** DATA SHOWN follows **
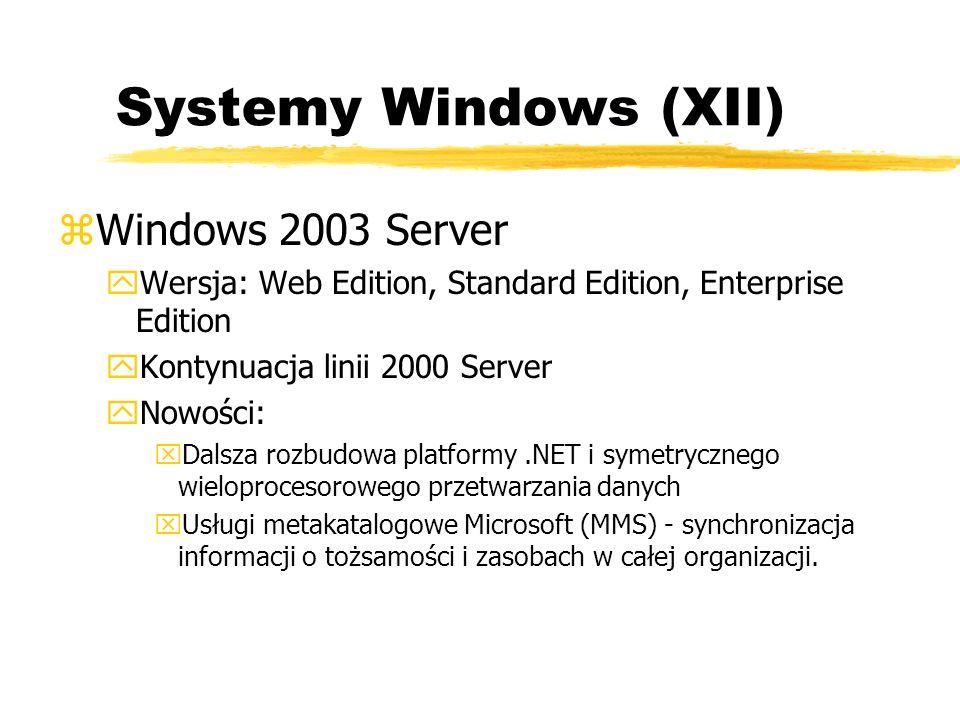 Systemy Windows (XII) zWindows 2003 Server yWersja: Web Edition, Standard Edition, Enterprise Edition yKontynuacja linii 2000 Server yNowości: xDalsza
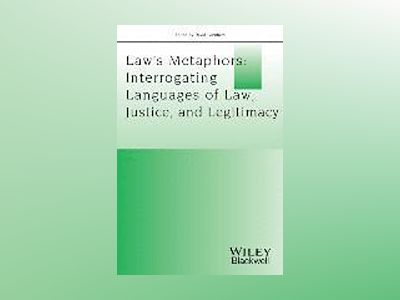 Law s Metaphors: Interrogating Languages of Law, Justice and Legitimacy av David Gurnham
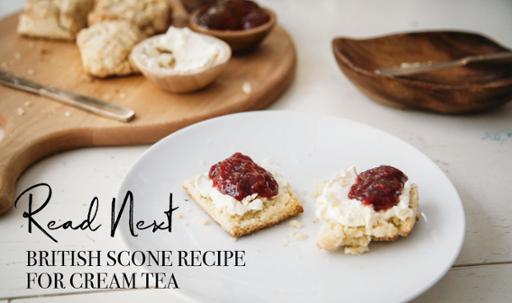 Read Next: British Scone Recipe for Cream Tea
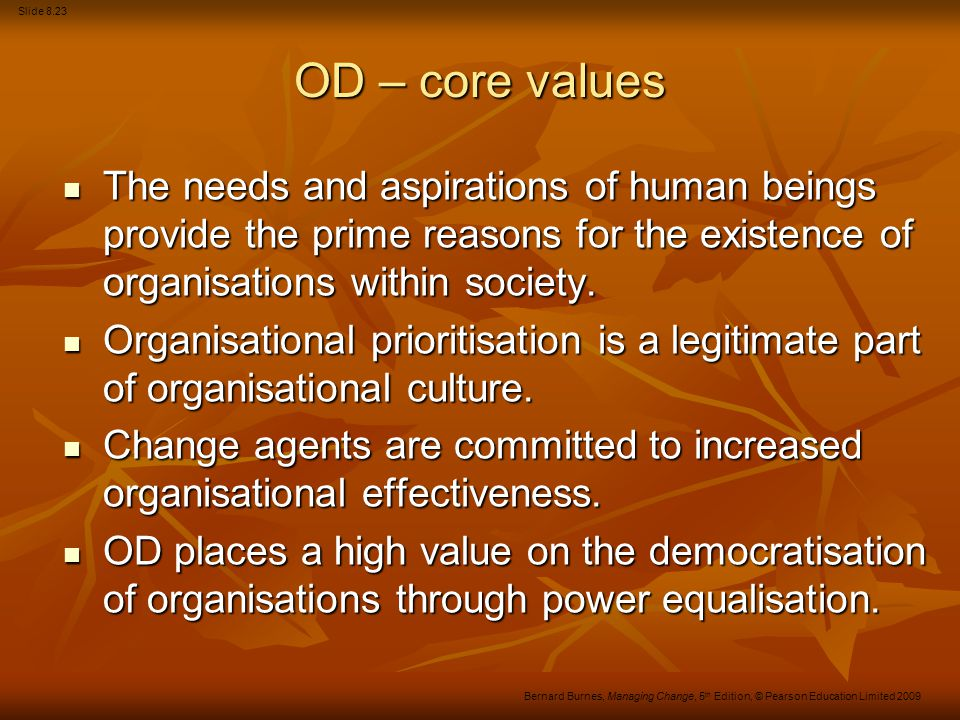 Slide 8.23 Bernard Burnes, Managing Change, 5 th Edition, © Pearson Education Limited 2009 OD – core values The needs and aspirations of human beings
** End of DATA SHOWN **
REQUIREMENT
Print exactly the line containing "Read Next: British" and every line after it through the final line above, and leave all pictures out.

EXPECTED ANSWER
 Read Next: British Scone Recipe for Cream Tea
 Slide 8.23 Bernard Burnes, Managing Change, 5 th Edition, © Pearson Education Limited 2009 OD – core values The needs and aspirations of human beings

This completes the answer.